Depression later in life tends to last longer and be more severe than
at younger ages. It is also associated with a high rate of suicide.
Previously, it was thought that major depression was secondary to a
deficiency in certain neurotransmitters in the brain, particularly the
monoamines, which include serotonin, norepinephrine and dopamine.
While alterations in these important mood-related neurotransmitters is
found with major depression, growing evidence indicates that the
primary culprit is low-grade, chronic brain inflammation.

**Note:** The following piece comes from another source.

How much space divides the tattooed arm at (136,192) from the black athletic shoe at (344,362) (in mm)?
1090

In addition, we now know that inflammatory cytokines can lower
serotonin significantly and for long periods by a number of different
mechanisms.
MSG and Depression
Researchers have also discovered that most people with major
depressive disease (MDD) have higher levels of the neurotransmitter
glutamate in their spinal fluid (CSF) and blood plasma. This is the
same glutamate found as a food additive-for example, MSG (monosodium
glutamate), hydrolyzed proteins, calcium or sodium casienate, soy
protein isolate, vegetable protein concentrate or isolate, etc.
Much of the free glutamate in the brain of depressed people comes from
within, that is it escapes from special cells within the brain itself
(microglia and astrocytes). Free glutamate, that is, existing outside
the neurons, is very toxic to brain connections and brain cells
themselves -- mainly by a process called excitotoxicity.

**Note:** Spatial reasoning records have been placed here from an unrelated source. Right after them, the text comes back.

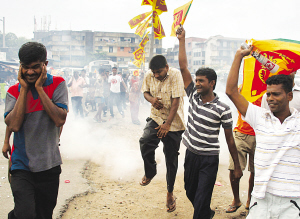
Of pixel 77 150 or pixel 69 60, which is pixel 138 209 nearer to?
pixel 77 150

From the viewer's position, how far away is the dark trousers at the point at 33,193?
2.23 metres

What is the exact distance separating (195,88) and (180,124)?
31.2 inches

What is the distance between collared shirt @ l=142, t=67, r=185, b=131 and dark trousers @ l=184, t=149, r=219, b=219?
80 centimetres

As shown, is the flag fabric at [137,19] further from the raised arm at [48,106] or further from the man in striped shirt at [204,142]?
the raised arm at [48,106]

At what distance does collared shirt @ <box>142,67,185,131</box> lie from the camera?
374 centimetres

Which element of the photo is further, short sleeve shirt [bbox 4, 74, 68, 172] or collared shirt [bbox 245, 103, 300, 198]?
short sleeve shirt [bbox 4, 74, 68, 172]

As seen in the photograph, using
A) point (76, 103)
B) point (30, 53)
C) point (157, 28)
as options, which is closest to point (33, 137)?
point (30, 53)

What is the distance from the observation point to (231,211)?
3.64 meters

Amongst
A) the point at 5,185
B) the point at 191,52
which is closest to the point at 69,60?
the point at 191,52

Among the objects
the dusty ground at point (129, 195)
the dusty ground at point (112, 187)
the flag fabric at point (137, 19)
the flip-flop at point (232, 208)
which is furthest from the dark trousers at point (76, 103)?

This connection between high brain glutamate levels and major
depression was discovered quite by accident, when researchers observed
that the anesthetic drug ketamine could relieve depression for a
prolonged period. Ketamine is a powerful blocking drug for a class of
glutamate receptors (NMDA receptors).
For quite some time it was known that depression could cause a loss of
neurons in the hippocampus of the brain-the area most important for
recent memory (declarative memory or working memory), the form of
memory most affected in Alzheimer's disease.
This shrinkage of the brain usually occurred with long-term
depression, yet it was shown, using sophisticated testing, that even
without brain shrinkage, memory could be adversely affected. Some
antidepressants could not only reverse the memory loss but could
reverse the shrinkage as well.
The implication was that the elevated brain glutamate, via
excitotoxicity, was destroying brain connections and later killing
brain cells in the hippocampus and that the antidepressants were
lowering brain glutamate levels. Subsequent studies have confirmed
that drugs that block excitotoxicity also reduce depression and that
some antidepressants reduce brain glutamate levels.

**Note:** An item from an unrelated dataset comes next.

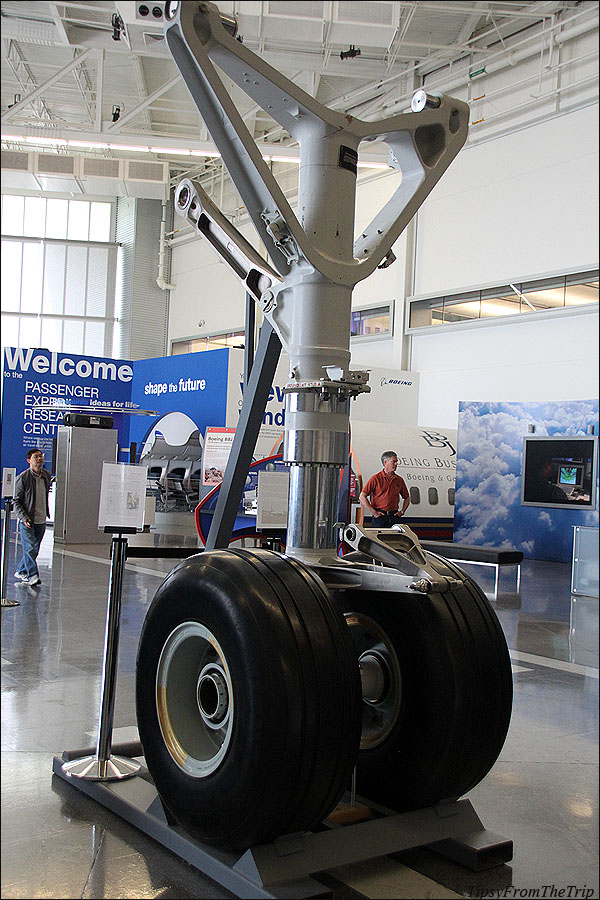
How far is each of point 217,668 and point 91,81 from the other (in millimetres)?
16507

The Link Between Elevated Brain Glutamate and Inflammation
A tremendous amount of research has now demonstrated the link between
chronic low-level brain inflammation, elevated brain glutamate levels
and major depression. We know that as we age, the level of
inflammatory immune cytokines increase (such as interleukin-1ß (IL-1),
IL-6 and TNF-a). That is, the level of inflammation in our body
increases, with high levels being seen at the extremes of life -- the
80s and 90s.
This progressive elevation in the body's inflammation increases our
risk of a number of inflammation-linked diseases, such as cancer,
arthritis, muscle weakness, fatigue, sleep disturbances, memory loss
and confusion. People with Alzheimer's and Parkinson's disease have
even higher levels of these inflammatory cytokines -- much higher.
When inflammatory chemicals are elevated in the brain it makes brain
cells more vulnerable to a number of toxins, many of which are in the
environment. One study demonstrated, using a series of sophisticated
techniques, that if brain cells were exposed to low levels of a
pesticide there was little toxicity seen and that if you exposed these
same brain cells to an immune stimulant alone, little damage occurred.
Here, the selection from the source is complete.